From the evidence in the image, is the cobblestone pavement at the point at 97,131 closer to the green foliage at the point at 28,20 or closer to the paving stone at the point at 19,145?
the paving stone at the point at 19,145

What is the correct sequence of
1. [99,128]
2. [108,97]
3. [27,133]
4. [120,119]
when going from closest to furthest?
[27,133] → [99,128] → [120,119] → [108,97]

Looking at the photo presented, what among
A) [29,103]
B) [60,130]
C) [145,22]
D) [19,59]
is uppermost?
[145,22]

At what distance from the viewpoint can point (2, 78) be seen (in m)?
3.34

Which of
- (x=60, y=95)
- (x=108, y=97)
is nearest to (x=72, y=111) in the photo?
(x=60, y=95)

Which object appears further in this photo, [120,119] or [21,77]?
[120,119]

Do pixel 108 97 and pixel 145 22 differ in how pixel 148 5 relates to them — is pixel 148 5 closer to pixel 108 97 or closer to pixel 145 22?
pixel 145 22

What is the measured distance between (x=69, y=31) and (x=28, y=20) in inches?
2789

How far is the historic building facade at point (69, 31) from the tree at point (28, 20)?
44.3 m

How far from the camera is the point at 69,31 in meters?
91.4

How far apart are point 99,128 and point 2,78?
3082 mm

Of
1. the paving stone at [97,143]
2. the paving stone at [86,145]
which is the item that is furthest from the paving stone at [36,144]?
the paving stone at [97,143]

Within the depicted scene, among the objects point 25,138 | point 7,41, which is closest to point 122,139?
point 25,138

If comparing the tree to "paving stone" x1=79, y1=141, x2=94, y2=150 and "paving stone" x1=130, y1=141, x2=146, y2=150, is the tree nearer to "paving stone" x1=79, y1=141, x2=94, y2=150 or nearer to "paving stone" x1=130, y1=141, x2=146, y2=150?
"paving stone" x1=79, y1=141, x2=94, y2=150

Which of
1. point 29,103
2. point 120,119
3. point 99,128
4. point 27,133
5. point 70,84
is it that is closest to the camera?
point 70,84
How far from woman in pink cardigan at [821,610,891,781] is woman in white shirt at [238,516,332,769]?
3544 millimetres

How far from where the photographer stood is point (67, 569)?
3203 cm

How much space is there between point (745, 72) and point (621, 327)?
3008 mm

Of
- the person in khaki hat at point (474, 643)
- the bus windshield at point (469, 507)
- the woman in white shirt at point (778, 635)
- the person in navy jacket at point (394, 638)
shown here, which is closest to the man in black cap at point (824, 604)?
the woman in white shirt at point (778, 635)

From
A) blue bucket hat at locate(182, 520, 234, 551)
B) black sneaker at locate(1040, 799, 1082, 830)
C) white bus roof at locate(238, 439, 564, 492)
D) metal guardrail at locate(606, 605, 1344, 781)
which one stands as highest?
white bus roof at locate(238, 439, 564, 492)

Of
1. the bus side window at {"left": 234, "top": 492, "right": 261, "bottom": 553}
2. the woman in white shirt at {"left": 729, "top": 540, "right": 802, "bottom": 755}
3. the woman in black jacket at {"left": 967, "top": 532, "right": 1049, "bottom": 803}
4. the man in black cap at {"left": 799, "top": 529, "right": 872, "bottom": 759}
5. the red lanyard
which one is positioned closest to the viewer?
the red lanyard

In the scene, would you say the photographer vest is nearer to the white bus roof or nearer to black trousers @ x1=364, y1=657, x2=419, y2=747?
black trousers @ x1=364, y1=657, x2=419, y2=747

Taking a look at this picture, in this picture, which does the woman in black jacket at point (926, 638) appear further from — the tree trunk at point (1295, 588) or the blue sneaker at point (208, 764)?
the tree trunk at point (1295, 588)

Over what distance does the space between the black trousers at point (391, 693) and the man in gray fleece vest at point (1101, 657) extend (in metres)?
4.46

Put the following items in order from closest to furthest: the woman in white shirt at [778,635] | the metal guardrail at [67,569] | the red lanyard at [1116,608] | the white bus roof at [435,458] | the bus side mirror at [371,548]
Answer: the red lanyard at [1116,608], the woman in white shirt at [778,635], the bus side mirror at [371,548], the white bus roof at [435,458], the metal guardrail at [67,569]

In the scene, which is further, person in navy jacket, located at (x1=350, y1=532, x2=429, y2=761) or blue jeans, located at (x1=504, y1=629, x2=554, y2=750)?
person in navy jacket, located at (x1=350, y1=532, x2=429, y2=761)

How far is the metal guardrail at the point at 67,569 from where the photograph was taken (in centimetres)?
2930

Stated goal: Copy out the stretch of the listing above from the line containing "Over what distance" through the end of the listing, word for word, with both ends included.

Written solution:
Over what distance does the space between the black trousers at point (391, 693) and the man in gray fleece vest at point (1101, 657) extend (in metres)?
4.46

Put the following items in order from closest to furthest: the woman in white shirt at [778,635] | the metal guardrail at [67,569] | the red lanyard at [1116,608] | the white bus roof at [435,458] | the bus side mirror at [371,548]
Answer: the red lanyard at [1116,608], the woman in white shirt at [778,635], the bus side mirror at [371,548], the white bus roof at [435,458], the metal guardrail at [67,569]

In the scene, which is further, person in navy jacket, located at (x1=350, y1=532, x2=429, y2=761) or blue jeans, located at (x1=504, y1=629, x2=554, y2=750)?
person in navy jacket, located at (x1=350, y1=532, x2=429, y2=761)

How far is the metal guardrail at the point at 67,569 from where the photograph was taken (in centimetres)?
2930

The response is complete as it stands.